Some choice selections:
Men vs. Women
What [New York Times publisher] Arthur Sulzberger Jr. has said publicly is that he had problems with my management style. The whole issue of how women’s management styles are viewed is an incredibly interesting subject. In some ways, the reaction was much bigger when Politico ran this hatchet job on me [the profile by Dylan Byers called her “stubborn,” “condescending,” and “uncaring”]. If there is a silver lining, it was the giant reaction from other women journalists. These women editors at the Chicago Tribune, who I have never met, sent me flowers after that article.
Is it hard to say I was fired? No. I’ve said it about 20 times, and it’s not. I was in fact insistent that that be publicly clear because I was not ashamed of that. And I don’t think young women — it’s hard, I know — they should not feel stigmatized if they are fired. Especially in this economy people are fired right and left for arbitrary reasons, and there are sometimes forces beyond your control.
I did cry after reading [that] article about me in Politico. I don’t regret admitting I did. The reason I wanted to do this interview is that I think it is important to try to speak very candidly to young women. The most important advice I would still give — and it may seem crazy because I did lose this job I really loved — you have to be an authentic person. I did cry. That is my authentic first reaction. I don’t regret sharing that.
A lot of younger staffers just asked me to coffee. There’s a way to do networking that isn’t overly brown-nosing. I was fine if someone just said, “I want to have coffee and talk about my career.”
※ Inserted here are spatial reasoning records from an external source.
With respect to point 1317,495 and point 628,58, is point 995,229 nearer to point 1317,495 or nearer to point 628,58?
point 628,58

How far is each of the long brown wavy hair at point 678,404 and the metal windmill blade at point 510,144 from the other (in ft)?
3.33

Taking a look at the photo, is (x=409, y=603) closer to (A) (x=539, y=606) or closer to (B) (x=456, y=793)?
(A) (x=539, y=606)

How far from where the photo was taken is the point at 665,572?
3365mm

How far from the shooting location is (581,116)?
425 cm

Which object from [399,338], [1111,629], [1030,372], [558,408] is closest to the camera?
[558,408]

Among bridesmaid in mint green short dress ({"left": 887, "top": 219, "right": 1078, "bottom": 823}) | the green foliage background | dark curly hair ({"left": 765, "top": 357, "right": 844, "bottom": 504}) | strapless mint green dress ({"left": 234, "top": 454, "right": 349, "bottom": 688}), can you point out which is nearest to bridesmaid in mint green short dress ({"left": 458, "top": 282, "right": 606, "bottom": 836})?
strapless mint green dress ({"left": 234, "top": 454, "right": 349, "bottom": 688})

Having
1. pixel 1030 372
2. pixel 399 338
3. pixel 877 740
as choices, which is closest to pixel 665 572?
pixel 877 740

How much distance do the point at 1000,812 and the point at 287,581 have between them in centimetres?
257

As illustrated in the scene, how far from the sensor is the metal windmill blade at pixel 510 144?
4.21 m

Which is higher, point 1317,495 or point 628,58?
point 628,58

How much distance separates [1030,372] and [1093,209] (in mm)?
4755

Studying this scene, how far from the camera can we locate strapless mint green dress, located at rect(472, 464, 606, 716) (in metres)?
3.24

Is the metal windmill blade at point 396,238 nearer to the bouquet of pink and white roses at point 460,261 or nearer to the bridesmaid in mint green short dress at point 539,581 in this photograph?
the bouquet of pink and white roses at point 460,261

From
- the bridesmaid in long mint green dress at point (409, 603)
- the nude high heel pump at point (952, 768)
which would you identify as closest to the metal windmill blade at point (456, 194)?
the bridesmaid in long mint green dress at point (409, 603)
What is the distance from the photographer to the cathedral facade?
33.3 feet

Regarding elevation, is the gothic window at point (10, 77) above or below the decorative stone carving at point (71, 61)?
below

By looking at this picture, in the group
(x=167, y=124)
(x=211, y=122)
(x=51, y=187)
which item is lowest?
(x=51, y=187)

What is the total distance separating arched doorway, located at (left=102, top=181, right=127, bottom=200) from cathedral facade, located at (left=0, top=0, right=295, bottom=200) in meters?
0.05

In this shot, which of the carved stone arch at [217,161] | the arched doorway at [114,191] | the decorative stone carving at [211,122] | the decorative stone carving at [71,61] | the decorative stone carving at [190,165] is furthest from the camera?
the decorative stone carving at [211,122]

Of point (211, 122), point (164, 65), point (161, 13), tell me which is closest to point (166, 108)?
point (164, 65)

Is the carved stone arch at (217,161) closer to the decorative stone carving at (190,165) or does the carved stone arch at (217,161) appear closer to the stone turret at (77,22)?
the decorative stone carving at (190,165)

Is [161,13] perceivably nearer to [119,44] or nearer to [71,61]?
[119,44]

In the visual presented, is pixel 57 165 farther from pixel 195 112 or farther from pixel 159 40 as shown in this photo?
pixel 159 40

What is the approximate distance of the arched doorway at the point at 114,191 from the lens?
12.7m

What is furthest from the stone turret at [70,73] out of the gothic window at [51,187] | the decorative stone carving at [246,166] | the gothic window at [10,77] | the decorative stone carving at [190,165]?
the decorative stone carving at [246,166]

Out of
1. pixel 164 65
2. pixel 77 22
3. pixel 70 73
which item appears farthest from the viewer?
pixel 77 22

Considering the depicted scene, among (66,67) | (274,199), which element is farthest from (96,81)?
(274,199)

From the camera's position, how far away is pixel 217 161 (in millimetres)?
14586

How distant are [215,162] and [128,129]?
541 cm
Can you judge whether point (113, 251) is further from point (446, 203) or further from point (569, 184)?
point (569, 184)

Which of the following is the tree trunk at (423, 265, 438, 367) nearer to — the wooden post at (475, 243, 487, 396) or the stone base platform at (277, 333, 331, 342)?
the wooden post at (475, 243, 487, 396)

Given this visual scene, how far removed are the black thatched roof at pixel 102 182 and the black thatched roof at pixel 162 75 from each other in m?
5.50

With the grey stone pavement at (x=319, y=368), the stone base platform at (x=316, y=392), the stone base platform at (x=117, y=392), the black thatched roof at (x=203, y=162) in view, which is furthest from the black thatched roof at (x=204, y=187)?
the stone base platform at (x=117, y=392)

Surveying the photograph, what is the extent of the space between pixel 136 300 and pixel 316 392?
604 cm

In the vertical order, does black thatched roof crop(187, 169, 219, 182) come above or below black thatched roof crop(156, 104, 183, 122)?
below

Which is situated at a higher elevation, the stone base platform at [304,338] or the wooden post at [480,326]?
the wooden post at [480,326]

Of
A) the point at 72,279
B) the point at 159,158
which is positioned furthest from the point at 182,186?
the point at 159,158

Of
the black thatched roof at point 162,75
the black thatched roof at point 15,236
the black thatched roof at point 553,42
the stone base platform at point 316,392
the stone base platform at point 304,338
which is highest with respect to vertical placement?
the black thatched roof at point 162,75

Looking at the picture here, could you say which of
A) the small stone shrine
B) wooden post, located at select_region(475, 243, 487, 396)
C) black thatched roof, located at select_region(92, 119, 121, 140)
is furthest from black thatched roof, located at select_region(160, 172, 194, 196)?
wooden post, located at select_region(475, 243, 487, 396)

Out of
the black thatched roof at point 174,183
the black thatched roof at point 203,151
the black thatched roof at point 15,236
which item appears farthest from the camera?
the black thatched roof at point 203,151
I taught at Yale for five years when I was managing editor and what I tried to stress for students interested in journalism, rather than picking a specialty, like blogging or being a videographer, was to master the basics of really good storytelling, have curiosity and a sense of how a topic is different than a story, and actually go out and witness and report. If you hone those skills, you will be in demand, as those talents are prized. There is too much journalism right now that is just based on people scraping the Internet and riffing off something else.